The next and most important question is how to prepare labels? If you have nice neat hand writing you can of course do so using a permanent marker pen or Rotring pen. My eyesight and hand writing are too poor for this and I don’t have the time to write vast numbers of labels; so I generate them on the computer and print them onto thin card (ideally acid-free). Don’t use ink-jet printer unless you get permanent museum-grade ink. Other inks will fade and become illegible. A laser-printer is far more reliable and produces cleaner labels. I tend to go for labels in 6 point and using 0.7-line spaces. In so doing I can usually create labels approximately 1.5 cm by 1 cm. Remember that the labels need to be legible (at least under magnification) and they need to last if the specimen is to be of any long-term use.
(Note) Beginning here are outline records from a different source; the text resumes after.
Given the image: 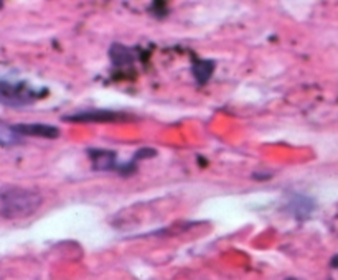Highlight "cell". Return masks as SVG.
Returning a JSON list of instances; mask_svg holds the SVG:
<instances>
[{
    "label": "cell",
    "instance_id": "1",
    "mask_svg": "<svg viewBox=\"0 0 338 280\" xmlns=\"http://www.w3.org/2000/svg\"><path fill=\"white\" fill-rule=\"evenodd\" d=\"M42 205V196L37 191L20 187H3L0 193V214L5 219L28 218Z\"/></svg>",
    "mask_w": 338,
    "mask_h": 280
},
{
    "label": "cell",
    "instance_id": "2",
    "mask_svg": "<svg viewBox=\"0 0 338 280\" xmlns=\"http://www.w3.org/2000/svg\"><path fill=\"white\" fill-rule=\"evenodd\" d=\"M0 97H2V102L8 107H24L42 97V94L33 91L26 83L10 84L7 81H2L0 83Z\"/></svg>",
    "mask_w": 338,
    "mask_h": 280
},
{
    "label": "cell",
    "instance_id": "3",
    "mask_svg": "<svg viewBox=\"0 0 338 280\" xmlns=\"http://www.w3.org/2000/svg\"><path fill=\"white\" fill-rule=\"evenodd\" d=\"M127 119L129 116L114 111H84L73 116L63 117V120H68V122H119Z\"/></svg>",
    "mask_w": 338,
    "mask_h": 280
},
{
    "label": "cell",
    "instance_id": "4",
    "mask_svg": "<svg viewBox=\"0 0 338 280\" xmlns=\"http://www.w3.org/2000/svg\"><path fill=\"white\" fill-rule=\"evenodd\" d=\"M13 130L20 135H30V137H43V139H58L60 130L53 125L47 124H17L12 125Z\"/></svg>",
    "mask_w": 338,
    "mask_h": 280
},
{
    "label": "cell",
    "instance_id": "5",
    "mask_svg": "<svg viewBox=\"0 0 338 280\" xmlns=\"http://www.w3.org/2000/svg\"><path fill=\"white\" fill-rule=\"evenodd\" d=\"M89 159L93 162V168L94 170H102V171H109V170H117V162H116V153L111 150H89Z\"/></svg>",
    "mask_w": 338,
    "mask_h": 280
},
{
    "label": "cell",
    "instance_id": "6",
    "mask_svg": "<svg viewBox=\"0 0 338 280\" xmlns=\"http://www.w3.org/2000/svg\"><path fill=\"white\" fill-rule=\"evenodd\" d=\"M215 71V61L211 60H195L192 66V73L195 76L198 86H205L213 76Z\"/></svg>",
    "mask_w": 338,
    "mask_h": 280
},
{
    "label": "cell",
    "instance_id": "7",
    "mask_svg": "<svg viewBox=\"0 0 338 280\" xmlns=\"http://www.w3.org/2000/svg\"><path fill=\"white\" fill-rule=\"evenodd\" d=\"M314 208H315L314 206V201L310 200V198L297 195V196H294V200L290 201L289 211L295 216V218L305 219V218H309V214L314 211Z\"/></svg>",
    "mask_w": 338,
    "mask_h": 280
},
{
    "label": "cell",
    "instance_id": "8",
    "mask_svg": "<svg viewBox=\"0 0 338 280\" xmlns=\"http://www.w3.org/2000/svg\"><path fill=\"white\" fill-rule=\"evenodd\" d=\"M109 56L116 66H125L134 63L132 49L124 47V45H112V48L109 49Z\"/></svg>",
    "mask_w": 338,
    "mask_h": 280
},
{
    "label": "cell",
    "instance_id": "9",
    "mask_svg": "<svg viewBox=\"0 0 338 280\" xmlns=\"http://www.w3.org/2000/svg\"><path fill=\"white\" fill-rule=\"evenodd\" d=\"M22 139L20 134H17L13 127H8V125L2 124V127H0V142H2L3 147H8V145H15V143H19V140Z\"/></svg>",
    "mask_w": 338,
    "mask_h": 280
},
{
    "label": "cell",
    "instance_id": "10",
    "mask_svg": "<svg viewBox=\"0 0 338 280\" xmlns=\"http://www.w3.org/2000/svg\"><path fill=\"white\" fill-rule=\"evenodd\" d=\"M148 12H150L155 19L160 20V19H165V17L169 15V7H167L165 2H154V3H150V7H148Z\"/></svg>",
    "mask_w": 338,
    "mask_h": 280
},
{
    "label": "cell",
    "instance_id": "11",
    "mask_svg": "<svg viewBox=\"0 0 338 280\" xmlns=\"http://www.w3.org/2000/svg\"><path fill=\"white\" fill-rule=\"evenodd\" d=\"M330 265L333 269H338V256H333V259L330 260Z\"/></svg>",
    "mask_w": 338,
    "mask_h": 280
},
{
    "label": "cell",
    "instance_id": "12",
    "mask_svg": "<svg viewBox=\"0 0 338 280\" xmlns=\"http://www.w3.org/2000/svg\"><path fill=\"white\" fill-rule=\"evenodd\" d=\"M286 280H297V279H286Z\"/></svg>",
    "mask_w": 338,
    "mask_h": 280
}]
</instances>
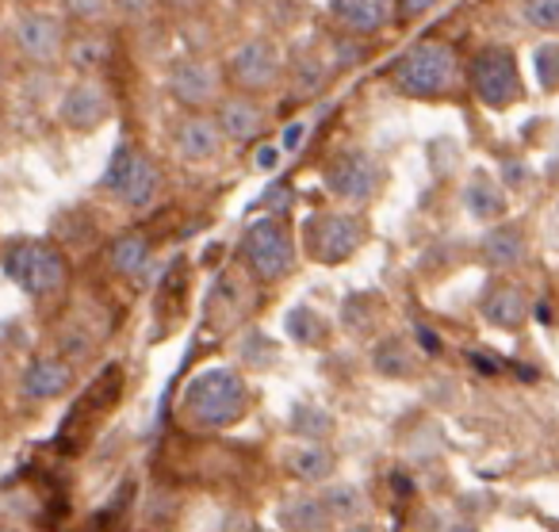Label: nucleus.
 Segmentation results:
<instances>
[{
	"mask_svg": "<svg viewBox=\"0 0 559 532\" xmlns=\"http://www.w3.org/2000/svg\"><path fill=\"white\" fill-rule=\"evenodd\" d=\"M391 88L406 101H452L464 88V62L444 39H421L391 62Z\"/></svg>",
	"mask_w": 559,
	"mask_h": 532,
	"instance_id": "f257e3e1",
	"label": "nucleus"
},
{
	"mask_svg": "<svg viewBox=\"0 0 559 532\" xmlns=\"http://www.w3.org/2000/svg\"><path fill=\"white\" fill-rule=\"evenodd\" d=\"M249 406V387L234 368H207L188 379L180 394V414L200 429H230Z\"/></svg>",
	"mask_w": 559,
	"mask_h": 532,
	"instance_id": "f03ea898",
	"label": "nucleus"
},
{
	"mask_svg": "<svg viewBox=\"0 0 559 532\" xmlns=\"http://www.w3.org/2000/svg\"><path fill=\"white\" fill-rule=\"evenodd\" d=\"M464 85L487 111H510L525 101V73L510 47L487 43L464 66Z\"/></svg>",
	"mask_w": 559,
	"mask_h": 532,
	"instance_id": "7ed1b4c3",
	"label": "nucleus"
},
{
	"mask_svg": "<svg viewBox=\"0 0 559 532\" xmlns=\"http://www.w3.org/2000/svg\"><path fill=\"white\" fill-rule=\"evenodd\" d=\"M284 73H288V55H284L280 43L269 39V35H249V39H241L223 66L226 88L249 93V96L276 93Z\"/></svg>",
	"mask_w": 559,
	"mask_h": 532,
	"instance_id": "20e7f679",
	"label": "nucleus"
},
{
	"mask_svg": "<svg viewBox=\"0 0 559 532\" xmlns=\"http://www.w3.org/2000/svg\"><path fill=\"white\" fill-rule=\"evenodd\" d=\"M241 261L264 284H280L296 269V238L288 223L276 215H261L241 230Z\"/></svg>",
	"mask_w": 559,
	"mask_h": 532,
	"instance_id": "39448f33",
	"label": "nucleus"
},
{
	"mask_svg": "<svg viewBox=\"0 0 559 532\" xmlns=\"http://www.w3.org/2000/svg\"><path fill=\"white\" fill-rule=\"evenodd\" d=\"M322 185L334 200L349 203V208H365L388 188V169L383 162L365 146H345L322 169Z\"/></svg>",
	"mask_w": 559,
	"mask_h": 532,
	"instance_id": "423d86ee",
	"label": "nucleus"
},
{
	"mask_svg": "<svg viewBox=\"0 0 559 532\" xmlns=\"http://www.w3.org/2000/svg\"><path fill=\"white\" fill-rule=\"evenodd\" d=\"M368 241V226L353 211H314L304 223V249L314 264H345Z\"/></svg>",
	"mask_w": 559,
	"mask_h": 532,
	"instance_id": "0eeeda50",
	"label": "nucleus"
},
{
	"mask_svg": "<svg viewBox=\"0 0 559 532\" xmlns=\"http://www.w3.org/2000/svg\"><path fill=\"white\" fill-rule=\"evenodd\" d=\"M4 272H9L12 284H20L27 295H55L66 287V257L58 253L50 241H35V238H20L4 249Z\"/></svg>",
	"mask_w": 559,
	"mask_h": 532,
	"instance_id": "6e6552de",
	"label": "nucleus"
},
{
	"mask_svg": "<svg viewBox=\"0 0 559 532\" xmlns=\"http://www.w3.org/2000/svg\"><path fill=\"white\" fill-rule=\"evenodd\" d=\"M55 119L70 134H96L116 119V96L100 78H78L58 93Z\"/></svg>",
	"mask_w": 559,
	"mask_h": 532,
	"instance_id": "1a4fd4ad",
	"label": "nucleus"
},
{
	"mask_svg": "<svg viewBox=\"0 0 559 532\" xmlns=\"http://www.w3.org/2000/svg\"><path fill=\"white\" fill-rule=\"evenodd\" d=\"M104 192L116 196L123 208L142 211L157 200V192H162V169H157V162L146 154V150L119 146L108 165V173H104Z\"/></svg>",
	"mask_w": 559,
	"mask_h": 532,
	"instance_id": "9d476101",
	"label": "nucleus"
},
{
	"mask_svg": "<svg viewBox=\"0 0 559 532\" xmlns=\"http://www.w3.org/2000/svg\"><path fill=\"white\" fill-rule=\"evenodd\" d=\"M66 47H70V20L62 12H20L16 27H12V50L27 66H58L66 58Z\"/></svg>",
	"mask_w": 559,
	"mask_h": 532,
	"instance_id": "9b49d317",
	"label": "nucleus"
},
{
	"mask_svg": "<svg viewBox=\"0 0 559 532\" xmlns=\"http://www.w3.org/2000/svg\"><path fill=\"white\" fill-rule=\"evenodd\" d=\"M211 116L218 119L226 142L230 146H257L264 134L272 131V111L264 108V96H249V93H223L211 108Z\"/></svg>",
	"mask_w": 559,
	"mask_h": 532,
	"instance_id": "f8f14e48",
	"label": "nucleus"
},
{
	"mask_svg": "<svg viewBox=\"0 0 559 532\" xmlns=\"http://www.w3.org/2000/svg\"><path fill=\"white\" fill-rule=\"evenodd\" d=\"M223 70L211 58H180L169 70V96L185 111H211L223 96Z\"/></svg>",
	"mask_w": 559,
	"mask_h": 532,
	"instance_id": "ddd939ff",
	"label": "nucleus"
},
{
	"mask_svg": "<svg viewBox=\"0 0 559 532\" xmlns=\"http://www.w3.org/2000/svg\"><path fill=\"white\" fill-rule=\"evenodd\" d=\"M226 134L211 111H185L173 123V150L185 165H211L226 154Z\"/></svg>",
	"mask_w": 559,
	"mask_h": 532,
	"instance_id": "4468645a",
	"label": "nucleus"
},
{
	"mask_svg": "<svg viewBox=\"0 0 559 532\" xmlns=\"http://www.w3.org/2000/svg\"><path fill=\"white\" fill-rule=\"evenodd\" d=\"M330 16L345 35L376 39L395 24V0H326Z\"/></svg>",
	"mask_w": 559,
	"mask_h": 532,
	"instance_id": "2eb2a0df",
	"label": "nucleus"
},
{
	"mask_svg": "<svg viewBox=\"0 0 559 532\" xmlns=\"http://www.w3.org/2000/svg\"><path fill=\"white\" fill-rule=\"evenodd\" d=\"M464 211L475 223H502L510 215V196L498 177H490L487 169H472V177L464 180Z\"/></svg>",
	"mask_w": 559,
	"mask_h": 532,
	"instance_id": "dca6fc26",
	"label": "nucleus"
},
{
	"mask_svg": "<svg viewBox=\"0 0 559 532\" xmlns=\"http://www.w3.org/2000/svg\"><path fill=\"white\" fill-rule=\"evenodd\" d=\"M479 315H483V322L495 326V330L513 333V330H521V326H525L528 299H525V292H521L518 284H502V280H498V284H490L487 292H483Z\"/></svg>",
	"mask_w": 559,
	"mask_h": 532,
	"instance_id": "f3484780",
	"label": "nucleus"
},
{
	"mask_svg": "<svg viewBox=\"0 0 559 532\" xmlns=\"http://www.w3.org/2000/svg\"><path fill=\"white\" fill-rule=\"evenodd\" d=\"M73 387V368L62 360V356H35L24 371V394L35 402H50L62 399Z\"/></svg>",
	"mask_w": 559,
	"mask_h": 532,
	"instance_id": "a211bd4d",
	"label": "nucleus"
},
{
	"mask_svg": "<svg viewBox=\"0 0 559 532\" xmlns=\"http://www.w3.org/2000/svg\"><path fill=\"white\" fill-rule=\"evenodd\" d=\"M479 253H483V261H487L490 269L510 272V269H518V264H525L528 241H525V234H521V226L490 223V230L483 234V241H479Z\"/></svg>",
	"mask_w": 559,
	"mask_h": 532,
	"instance_id": "6ab92c4d",
	"label": "nucleus"
},
{
	"mask_svg": "<svg viewBox=\"0 0 559 532\" xmlns=\"http://www.w3.org/2000/svg\"><path fill=\"white\" fill-rule=\"evenodd\" d=\"M372 368L380 371L383 379H414L421 371V356L411 341H403L399 333H391V338L376 341Z\"/></svg>",
	"mask_w": 559,
	"mask_h": 532,
	"instance_id": "aec40b11",
	"label": "nucleus"
},
{
	"mask_svg": "<svg viewBox=\"0 0 559 532\" xmlns=\"http://www.w3.org/2000/svg\"><path fill=\"white\" fill-rule=\"evenodd\" d=\"M66 58L78 66L81 73L93 78L96 70H104L111 58V39L100 32V27H81L78 35H70V47H66Z\"/></svg>",
	"mask_w": 559,
	"mask_h": 532,
	"instance_id": "412c9836",
	"label": "nucleus"
},
{
	"mask_svg": "<svg viewBox=\"0 0 559 532\" xmlns=\"http://www.w3.org/2000/svg\"><path fill=\"white\" fill-rule=\"evenodd\" d=\"M108 264H111V272H119V276L139 280L150 264V238H142V234H134V230L119 234V238L108 246Z\"/></svg>",
	"mask_w": 559,
	"mask_h": 532,
	"instance_id": "4be33fe9",
	"label": "nucleus"
},
{
	"mask_svg": "<svg viewBox=\"0 0 559 532\" xmlns=\"http://www.w3.org/2000/svg\"><path fill=\"white\" fill-rule=\"evenodd\" d=\"M292 471H296L299 478H311V483H319V478H330L337 468V456L330 452L322 440H304V445L296 448V452L288 456Z\"/></svg>",
	"mask_w": 559,
	"mask_h": 532,
	"instance_id": "5701e85b",
	"label": "nucleus"
},
{
	"mask_svg": "<svg viewBox=\"0 0 559 532\" xmlns=\"http://www.w3.org/2000/svg\"><path fill=\"white\" fill-rule=\"evenodd\" d=\"M284 78L296 81L299 96L319 93V88L326 85V66H322L319 50H296V55L288 58V73H284Z\"/></svg>",
	"mask_w": 559,
	"mask_h": 532,
	"instance_id": "b1692460",
	"label": "nucleus"
},
{
	"mask_svg": "<svg viewBox=\"0 0 559 532\" xmlns=\"http://www.w3.org/2000/svg\"><path fill=\"white\" fill-rule=\"evenodd\" d=\"M280 524L292 532H326L330 509L322 501H292V506L280 509Z\"/></svg>",
	"mask_w": 559,
	"mask_h": 532,
	"instance_id": "393cba45",
	"label": "nucleus"
},
{
	"mask_svg": "<svg viewBox=\"0 0 559 532\" xmlns=\"http://www.w3.org/2000/svg\"><path fill=\"white\" fill-rule=\"evenodd\" d=\"M58 12L78 27H104L108 20H116L111 0H58Z\"/></svg>",
	"mask_w": 559,
	"mask_h": 532,
	"instance_id": "a878e982",
	"label": "nucleus"
},
{
	"mask_svg": "<svg viewBox=\"0 0 559 532\" xmlns=\"http://www.w3.org/2000/svg\"><path fill=\"white\" fill-rule=\"evenodd\" d=\"M533 78L540 93L559 96V39H548L533 50Z\"/></svg>",
	"mask_w": 559,
	"mask_h": 532,
	"instance_id": "bb28decb",
	"label": "nucleus"
},
{
	"mask_svg": "<svg viewBox=\"0 0 559 532\" xmlns=\"http://www.w3.org/2000/svg\"><path fill=\"white\" fill-rule=\"evenodd\" d=\"M521 24L559 39V0H518Z\"/></svg>",
	"mask_w": 559,
	"mask_h": 532,
	"instance_id": "cd10ccee",
	"label": "nucleus"
},
{
	"mask_svg": "<svg viewBox=\"0 0 559 532\" xmlns=\"http://www.w3.org/2000/svg\"><path fill=\"white\" fill-rule=\"evenodd\" d=\"M292 429H296L304 440H326L330 433H334V417H330L322 406H296Z\"/></svg>",
	"mask_w": 559,
	"mask_h": 532,
	"instance_id": "c85d7f7f",
	"label": "nucleus"
},
{
	"mask_svg": "<svg viewBox=\"0 0 559 532\" xmlns=\"http://www.w3.org/2000/svg\"><path fill=\"white\" fill-rule=\"evenodd\" d=\"M288 333L299 345H322V341H326V322H322V315H314L311 307H299L288 315Z\"/></svg>",
	"mask_w": 559,
	"mask_h": 532,
	"instance_id": "c756f323",
	"label": "nucleus"
},
{
	"mask_svg": "<svg viewBox=\"0 0 559 532\" xmlns=\"http://www.w3.org/2000/svg\"><path fill=\"white\" fill-rule=\"evenodd\" d=\"M157 4H162V0H111V12H116L119 24L142 27L157 16Z\"/></svg>",
	"mask_w": 559,
	"mask_h": 532,
	"instance_id": "7c9ffc66",
	"label": "nucleus"
},
{
	"mask_svg": "<svg viewBox=\"0 0 559 532\" xmlns=\"http://www.w3.org/2000/svg\"><path fill=\"white\" fill-rule=\"evenodd\" d=\"M326 509L337 517H345V521H353V517H360V509H365V494H360L357 486L342 483L326 494Z\"/></svg>",
	"mask_w": 559,
	"mask_h": 532,
	"instance_id": "2f4dec72",
	"label": "nucleus"
},
{
	"mask_svg": "<svg viewBox=\"0 0 559 532\" xmlns=\"http://www.w3.org/2000/svg\"><path fill=\"white\" fill-rule=\"evenodd\" d=\"M441 4L444 0H395V24H414V20L429 16Z\"/></svg>",
	"mask_w": 559,
	"mask_h": 532,
	"instance_id": "473e14b6",
	"label": "nucleus"
},
{
	"mask_svg": "<svg viewBox=\"0 0 559 532\" xmlns=\"http://www.w3.org/2000/svg\"><path fill=\"white\" fill-rule=\"evenodd\" d=\"M307 131V123H292L288 131H284V142H280V150H284V154H292V150L299 146V134Z\"/></svg>",
	"mask_w": 559,
	"mask_h": 532,
	"instance_id": "72a5a7b5",
	"label": "nucleus"
},
{
	"mask_svg": "<svg viewBox=\"0 0 559 532\" xmlns=\"http://www.w3.org/2000/svg\"><path fill=\"white\" fill-rule=\"evenodd\" d=\"M165 9H173V12H195L203 4V0H162Z\"/></svg>",
	"mask_w": 559,
	"mask_h": 532,
	"instance_id": "f704fd0d",
	"label": "nucleus"
},
{
	"mask_svg": "<svg viewBox=\"0 0 559 532\" xmlns=\"http://www.w3.org/2000/svg\"><path fill=\"white\" fill-rule=\"evenodd\" d=\"M12 81V58H9V50H0V88L9 85Z\"/></svg>",
	"mask_w": 559,
	"mask_h": 532,
	"instance_id": "c9c22d12",
	"label": "nucleus"
},
{
	"mask_svg": "<svg viewBox=\"0 0 559 532\" xmlns=\"http://www.w3.org/2000/svg\"><path fill=\"white\" fill-rule=\"evenodd\" d=\"M9 139H12V123H9V116L0 111V150L9 146Z\"/></svg>",
	"mask_w": 559,
	"mask_h": 532,
	"instance_id": "e433bc0d",
	"label": "nucleus"
},
{
	"mask_svg": "<svg viewBox=\"0 0 559 532\" xmlns=\"http://www.w3.org/2000/svg\"><path fill=\"white\" fill-rule=\"evenodd\" d=\"M452 532H479V529H472V524H460V529H452Z\"/></svg>",
	"mask_w": 559,
	"mask_h": 532,
	"instance_id": "4c0bfd02",
	"label": "nucleus"
}]
</instances>
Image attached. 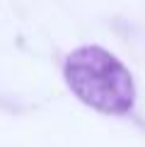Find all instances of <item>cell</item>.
I'll use <instances>...</instances> for the list:
<instances>
[{"instance_id": "obj_1", "label": "cell", "mask_w": 145, "mask_h": 147, "mask_svg": "<svg viewBox=\"0 0 145 147\" xmlns=\"http://www.w3.org/2000/svg\"><path fill=\"white\" fill-rule=\"evenodd\" d=\"M70 92L94 111L121 116L136 101V84L126 65L102 46L75 48L63 65Z\"/></svg>"}]
</instances>
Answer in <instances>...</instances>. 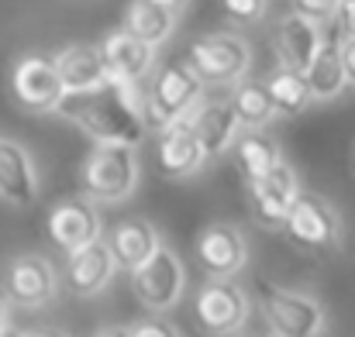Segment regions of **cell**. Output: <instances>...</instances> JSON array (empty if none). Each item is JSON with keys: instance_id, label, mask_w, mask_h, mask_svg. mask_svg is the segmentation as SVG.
Masks as SVG:
<instances>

Finally, it is important to remember that a 'collection' need not be a work of art! I tend te refer to specimens as 'a bit of chitin on a pin'. The real value of the collection is the science, so the specimens need to be accessible but not beautiful. I tend to side-pin pretty nearly everything with flies and have now started to side-pin some aculeates too (e.g. Pompilidae). Carefully spreading the wings may have no real value but may be aesthetically pleasing. But, it is important to be able to see relevant venation, so making sure critical features are exposed is essential. This can mean teasing out male genital capsules, ovipositors and possibly opening mouthparts (some bees). It is fiddly and time-consuming, and you often need to hold these structures in place whilst the specimen dries out - that is a definite advantage to micro-pinning!